* Directions
Check each line of the entries below for the string "Negatives"; copy every line where it appears.

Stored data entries
+ + + + + + +
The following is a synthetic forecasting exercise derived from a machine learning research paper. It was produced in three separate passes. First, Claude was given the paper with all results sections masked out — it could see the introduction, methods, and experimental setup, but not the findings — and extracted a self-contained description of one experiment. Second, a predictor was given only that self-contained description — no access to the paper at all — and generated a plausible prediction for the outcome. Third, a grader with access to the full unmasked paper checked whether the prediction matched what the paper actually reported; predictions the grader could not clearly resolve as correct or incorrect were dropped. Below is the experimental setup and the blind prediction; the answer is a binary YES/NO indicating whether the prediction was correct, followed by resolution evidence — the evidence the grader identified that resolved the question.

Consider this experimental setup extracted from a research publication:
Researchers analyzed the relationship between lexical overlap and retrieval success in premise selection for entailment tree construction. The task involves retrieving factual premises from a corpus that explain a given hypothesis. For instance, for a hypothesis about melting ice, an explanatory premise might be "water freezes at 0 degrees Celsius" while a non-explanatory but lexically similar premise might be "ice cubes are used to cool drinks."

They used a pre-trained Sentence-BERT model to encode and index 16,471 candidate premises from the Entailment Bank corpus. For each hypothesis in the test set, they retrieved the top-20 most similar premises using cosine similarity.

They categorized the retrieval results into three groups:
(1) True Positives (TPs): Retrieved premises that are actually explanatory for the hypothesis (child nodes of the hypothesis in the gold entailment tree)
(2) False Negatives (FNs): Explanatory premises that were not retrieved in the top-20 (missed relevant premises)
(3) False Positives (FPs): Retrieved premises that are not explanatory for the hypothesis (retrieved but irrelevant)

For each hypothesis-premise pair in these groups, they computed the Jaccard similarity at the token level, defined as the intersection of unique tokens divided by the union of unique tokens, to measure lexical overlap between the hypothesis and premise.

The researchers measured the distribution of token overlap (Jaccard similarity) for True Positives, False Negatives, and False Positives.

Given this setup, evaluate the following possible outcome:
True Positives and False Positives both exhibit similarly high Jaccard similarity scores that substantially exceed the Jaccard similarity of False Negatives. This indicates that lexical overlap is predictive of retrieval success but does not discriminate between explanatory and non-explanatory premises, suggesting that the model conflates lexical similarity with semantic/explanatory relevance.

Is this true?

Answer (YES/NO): NO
+ + + + + + +
* Reply to the task
(2) False Negatives (FNs): Explanatory premises that were not retrieved in the top-20 (missed relevant premises)
The researchers measured the distribution of token overlap (Jaccard similarity) for True Positives, False Negatives, and False Positives.
True Positives and False Positives both exhibit similarly high Jaccard similarity scores that substantially exceed the Jaccard similarity of False Negatives. This indicates that lexical overlap is predictive of retrieval success but does not discriminate between explanatory and non-explanatory premises, suggesting that the model conflates lexical similarity with semantic/explanatory relevance.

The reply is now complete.